Her most famous role was a part in Ján Kadár’s The Shop on the Main Street, a Czechoslovak film from 1967. She was nominated to the Oscar award for her role, as the first actress from behind the Iron Curtain. The film received the Academy Award for the best foreign film. This success was widely commented in Poland, and Kamińska was always called 'a Polish actress' in this context.

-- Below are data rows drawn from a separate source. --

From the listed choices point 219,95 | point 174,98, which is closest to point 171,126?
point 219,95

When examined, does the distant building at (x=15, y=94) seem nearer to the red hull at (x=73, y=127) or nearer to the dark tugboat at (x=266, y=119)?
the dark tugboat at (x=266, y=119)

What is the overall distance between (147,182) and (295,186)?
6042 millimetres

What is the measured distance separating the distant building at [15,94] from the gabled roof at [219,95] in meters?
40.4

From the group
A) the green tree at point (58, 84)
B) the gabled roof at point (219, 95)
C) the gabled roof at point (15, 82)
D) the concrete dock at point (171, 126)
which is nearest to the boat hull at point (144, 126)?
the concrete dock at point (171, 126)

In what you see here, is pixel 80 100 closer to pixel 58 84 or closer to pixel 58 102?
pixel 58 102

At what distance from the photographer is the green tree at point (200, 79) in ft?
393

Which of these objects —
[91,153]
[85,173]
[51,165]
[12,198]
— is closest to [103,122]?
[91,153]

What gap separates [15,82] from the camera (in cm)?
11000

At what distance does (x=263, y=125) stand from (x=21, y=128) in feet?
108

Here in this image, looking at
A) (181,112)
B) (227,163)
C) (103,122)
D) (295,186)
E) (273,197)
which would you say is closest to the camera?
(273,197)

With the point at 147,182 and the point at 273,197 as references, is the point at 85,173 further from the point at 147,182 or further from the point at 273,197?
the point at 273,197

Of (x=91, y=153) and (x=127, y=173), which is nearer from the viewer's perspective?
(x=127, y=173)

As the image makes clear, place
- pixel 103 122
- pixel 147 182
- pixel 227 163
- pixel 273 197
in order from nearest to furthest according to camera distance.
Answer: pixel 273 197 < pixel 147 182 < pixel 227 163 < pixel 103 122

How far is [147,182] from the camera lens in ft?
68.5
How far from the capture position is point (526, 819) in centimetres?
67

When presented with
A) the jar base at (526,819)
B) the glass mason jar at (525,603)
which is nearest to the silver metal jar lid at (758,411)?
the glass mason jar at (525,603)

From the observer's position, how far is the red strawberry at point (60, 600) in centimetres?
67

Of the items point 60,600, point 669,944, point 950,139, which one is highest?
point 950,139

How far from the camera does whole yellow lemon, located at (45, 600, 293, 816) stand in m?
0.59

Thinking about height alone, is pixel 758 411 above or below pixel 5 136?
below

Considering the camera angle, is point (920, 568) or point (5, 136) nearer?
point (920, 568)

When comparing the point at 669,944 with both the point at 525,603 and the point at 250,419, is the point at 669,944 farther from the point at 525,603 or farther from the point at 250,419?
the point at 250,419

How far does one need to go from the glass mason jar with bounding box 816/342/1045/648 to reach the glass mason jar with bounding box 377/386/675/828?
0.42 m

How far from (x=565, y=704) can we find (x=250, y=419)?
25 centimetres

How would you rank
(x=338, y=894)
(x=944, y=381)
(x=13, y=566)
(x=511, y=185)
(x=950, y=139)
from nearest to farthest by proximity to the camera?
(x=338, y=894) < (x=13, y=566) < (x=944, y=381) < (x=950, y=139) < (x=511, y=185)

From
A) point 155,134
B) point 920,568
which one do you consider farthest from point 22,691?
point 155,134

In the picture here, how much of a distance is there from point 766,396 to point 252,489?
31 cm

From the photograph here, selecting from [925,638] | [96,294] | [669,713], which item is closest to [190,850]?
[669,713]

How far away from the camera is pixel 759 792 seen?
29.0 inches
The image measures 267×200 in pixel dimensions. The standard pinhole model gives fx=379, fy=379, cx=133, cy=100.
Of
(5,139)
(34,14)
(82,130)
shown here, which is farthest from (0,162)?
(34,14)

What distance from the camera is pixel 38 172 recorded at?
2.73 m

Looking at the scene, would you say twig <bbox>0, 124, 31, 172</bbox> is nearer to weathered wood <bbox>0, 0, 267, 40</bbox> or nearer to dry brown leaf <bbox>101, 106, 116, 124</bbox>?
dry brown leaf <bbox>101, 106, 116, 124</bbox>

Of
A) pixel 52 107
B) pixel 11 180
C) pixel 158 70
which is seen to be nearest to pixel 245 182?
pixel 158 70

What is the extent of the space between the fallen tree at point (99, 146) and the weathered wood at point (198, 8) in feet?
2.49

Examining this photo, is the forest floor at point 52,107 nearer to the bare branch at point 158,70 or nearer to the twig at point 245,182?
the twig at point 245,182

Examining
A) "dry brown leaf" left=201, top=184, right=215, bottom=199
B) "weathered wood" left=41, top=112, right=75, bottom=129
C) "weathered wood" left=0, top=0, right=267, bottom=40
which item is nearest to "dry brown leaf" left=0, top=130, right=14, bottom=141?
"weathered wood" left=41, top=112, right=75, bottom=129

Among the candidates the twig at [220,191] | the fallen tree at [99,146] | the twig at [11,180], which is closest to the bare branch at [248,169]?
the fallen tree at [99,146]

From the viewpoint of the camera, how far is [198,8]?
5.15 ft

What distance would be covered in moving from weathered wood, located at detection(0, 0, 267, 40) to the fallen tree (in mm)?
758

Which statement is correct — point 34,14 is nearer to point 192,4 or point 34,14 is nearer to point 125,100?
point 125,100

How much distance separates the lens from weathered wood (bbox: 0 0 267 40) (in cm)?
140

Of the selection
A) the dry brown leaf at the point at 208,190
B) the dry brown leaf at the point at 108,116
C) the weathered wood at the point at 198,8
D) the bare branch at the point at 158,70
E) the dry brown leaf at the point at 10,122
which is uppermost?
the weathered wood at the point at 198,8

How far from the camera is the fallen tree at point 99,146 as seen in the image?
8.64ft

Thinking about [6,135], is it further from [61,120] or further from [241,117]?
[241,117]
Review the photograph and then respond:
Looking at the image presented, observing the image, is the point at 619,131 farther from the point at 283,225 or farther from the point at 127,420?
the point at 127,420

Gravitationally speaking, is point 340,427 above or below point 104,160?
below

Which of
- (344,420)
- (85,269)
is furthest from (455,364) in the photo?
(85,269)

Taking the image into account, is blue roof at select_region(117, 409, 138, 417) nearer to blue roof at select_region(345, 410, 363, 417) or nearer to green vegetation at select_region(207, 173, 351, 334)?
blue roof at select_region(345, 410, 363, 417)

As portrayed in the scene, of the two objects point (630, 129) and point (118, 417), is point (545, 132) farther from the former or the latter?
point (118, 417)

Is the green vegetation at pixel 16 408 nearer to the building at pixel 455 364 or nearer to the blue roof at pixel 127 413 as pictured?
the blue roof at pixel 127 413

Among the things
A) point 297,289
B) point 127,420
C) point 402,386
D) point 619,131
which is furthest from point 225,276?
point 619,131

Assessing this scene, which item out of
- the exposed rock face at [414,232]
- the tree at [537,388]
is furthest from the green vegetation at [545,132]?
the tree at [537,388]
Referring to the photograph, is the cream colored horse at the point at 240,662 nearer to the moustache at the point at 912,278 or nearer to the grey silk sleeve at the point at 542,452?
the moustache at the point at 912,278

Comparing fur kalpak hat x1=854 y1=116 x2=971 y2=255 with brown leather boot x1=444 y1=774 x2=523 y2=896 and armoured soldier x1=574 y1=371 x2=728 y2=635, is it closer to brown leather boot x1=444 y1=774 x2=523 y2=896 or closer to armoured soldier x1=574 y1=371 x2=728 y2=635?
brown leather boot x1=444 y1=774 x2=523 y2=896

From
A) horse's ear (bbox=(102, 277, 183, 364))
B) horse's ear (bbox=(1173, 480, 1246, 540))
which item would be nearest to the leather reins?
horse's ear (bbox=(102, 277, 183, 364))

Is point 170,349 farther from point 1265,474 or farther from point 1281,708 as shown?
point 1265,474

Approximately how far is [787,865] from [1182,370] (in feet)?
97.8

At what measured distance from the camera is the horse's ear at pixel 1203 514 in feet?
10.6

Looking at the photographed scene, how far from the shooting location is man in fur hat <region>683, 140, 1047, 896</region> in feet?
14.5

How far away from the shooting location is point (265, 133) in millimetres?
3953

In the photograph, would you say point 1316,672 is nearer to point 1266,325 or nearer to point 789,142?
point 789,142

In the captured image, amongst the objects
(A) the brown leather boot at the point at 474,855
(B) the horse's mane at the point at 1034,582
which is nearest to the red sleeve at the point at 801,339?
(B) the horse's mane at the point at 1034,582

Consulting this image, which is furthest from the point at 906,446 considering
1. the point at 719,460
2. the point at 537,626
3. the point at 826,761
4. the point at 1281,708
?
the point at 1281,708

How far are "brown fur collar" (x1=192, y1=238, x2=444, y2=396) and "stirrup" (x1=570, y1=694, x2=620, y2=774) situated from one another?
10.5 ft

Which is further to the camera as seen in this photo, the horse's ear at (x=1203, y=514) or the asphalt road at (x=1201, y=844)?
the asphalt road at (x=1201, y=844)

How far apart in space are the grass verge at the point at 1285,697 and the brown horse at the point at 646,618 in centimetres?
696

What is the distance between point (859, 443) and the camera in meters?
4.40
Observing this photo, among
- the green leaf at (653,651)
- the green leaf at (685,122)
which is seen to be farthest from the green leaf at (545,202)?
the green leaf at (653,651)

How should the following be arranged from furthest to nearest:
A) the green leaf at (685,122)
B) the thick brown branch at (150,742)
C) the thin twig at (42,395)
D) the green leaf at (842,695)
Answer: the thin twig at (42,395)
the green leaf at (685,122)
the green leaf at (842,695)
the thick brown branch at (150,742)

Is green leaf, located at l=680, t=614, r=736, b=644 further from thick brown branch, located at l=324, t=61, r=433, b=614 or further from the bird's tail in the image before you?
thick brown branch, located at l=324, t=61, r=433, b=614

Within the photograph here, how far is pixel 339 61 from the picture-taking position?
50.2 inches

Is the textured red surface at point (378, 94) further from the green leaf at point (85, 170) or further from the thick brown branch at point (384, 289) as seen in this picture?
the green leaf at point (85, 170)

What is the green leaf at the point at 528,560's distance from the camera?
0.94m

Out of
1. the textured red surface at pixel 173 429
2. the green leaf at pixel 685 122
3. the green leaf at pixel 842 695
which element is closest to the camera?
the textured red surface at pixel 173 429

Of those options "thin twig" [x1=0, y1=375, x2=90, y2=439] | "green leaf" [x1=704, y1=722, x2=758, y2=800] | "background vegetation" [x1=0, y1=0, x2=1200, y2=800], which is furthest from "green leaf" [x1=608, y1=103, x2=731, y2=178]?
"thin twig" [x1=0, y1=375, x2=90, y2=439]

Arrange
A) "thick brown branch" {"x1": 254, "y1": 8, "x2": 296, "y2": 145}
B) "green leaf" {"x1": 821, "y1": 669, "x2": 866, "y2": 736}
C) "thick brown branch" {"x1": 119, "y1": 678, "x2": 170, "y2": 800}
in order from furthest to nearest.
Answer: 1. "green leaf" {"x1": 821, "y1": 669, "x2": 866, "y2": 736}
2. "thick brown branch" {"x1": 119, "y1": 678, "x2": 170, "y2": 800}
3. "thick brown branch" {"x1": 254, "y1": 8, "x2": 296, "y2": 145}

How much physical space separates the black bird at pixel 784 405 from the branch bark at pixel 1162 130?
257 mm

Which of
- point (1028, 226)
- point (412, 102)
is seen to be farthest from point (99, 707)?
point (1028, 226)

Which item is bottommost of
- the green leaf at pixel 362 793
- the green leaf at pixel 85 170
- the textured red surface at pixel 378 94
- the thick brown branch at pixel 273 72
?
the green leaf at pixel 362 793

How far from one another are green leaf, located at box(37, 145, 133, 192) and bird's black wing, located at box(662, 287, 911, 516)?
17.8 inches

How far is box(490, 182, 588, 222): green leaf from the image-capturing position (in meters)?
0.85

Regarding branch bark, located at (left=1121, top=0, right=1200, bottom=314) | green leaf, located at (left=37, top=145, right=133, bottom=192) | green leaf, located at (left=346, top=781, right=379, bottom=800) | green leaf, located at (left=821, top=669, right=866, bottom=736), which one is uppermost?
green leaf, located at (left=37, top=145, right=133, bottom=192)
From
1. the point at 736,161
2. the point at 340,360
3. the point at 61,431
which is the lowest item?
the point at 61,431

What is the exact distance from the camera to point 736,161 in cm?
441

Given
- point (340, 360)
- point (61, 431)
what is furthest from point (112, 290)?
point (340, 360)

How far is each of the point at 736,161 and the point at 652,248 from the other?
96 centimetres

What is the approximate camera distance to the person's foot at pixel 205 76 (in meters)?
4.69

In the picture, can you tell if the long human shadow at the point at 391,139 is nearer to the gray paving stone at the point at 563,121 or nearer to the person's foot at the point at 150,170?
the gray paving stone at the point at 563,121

In her memoir, My life, my theater (1973), Ida Kamińska recalled that in 1968, during an afternoon nap, she had a dream about Hitler and crowds parading in front of him with right arms stretched and shouting:

Sieg Heil! Sieg Heil! Kamińska woke up scared, but the shouting didn’t stop. She ran to the television and saw Gomułka on the screen. The crowds were cheering: Wiesław! Wiesław! Soon afterwards, in the Summer of 1968, Kamińska with her husband, daughter and son-in-law were already in Vienna, on their way to New York.

The State Jewish Theatre had a successful US tour in 1967 and Kamińska was certain that she can expect a reliable audience. Unfortunately, the reality turned out to be different. Her acting was too traditional, repertoire was exotic, the audience didn’t speak Yiddish. Her plan to launch a Jewish theatre in the United States failed. She played sporadically, her letters and memoirs reveal disappointment. In 1975, during her visit to Poland, she said a famous phrase from the stage of the Jewish Theatre: The Jews of Warsaw! I don’t know who did a better thing: was it me who left, our you who stayed?

Ida Kamińska’s grave is located at the New York Mount Hebron cemetery, among many other famous artists of American Yiddish theatre.

 

 

 

Footnotes:

[1] Henryk Grynberg, Życie osobiste, Oficyna Wydawnicza „Pokolenie“, Warszawa 1989, ss. 35–36.

[2] Jan Kott, Mutter Courage [w:] tegoż, Pisma Wybrane, t. 3, Krąg, Warszawa 1991, s. 155.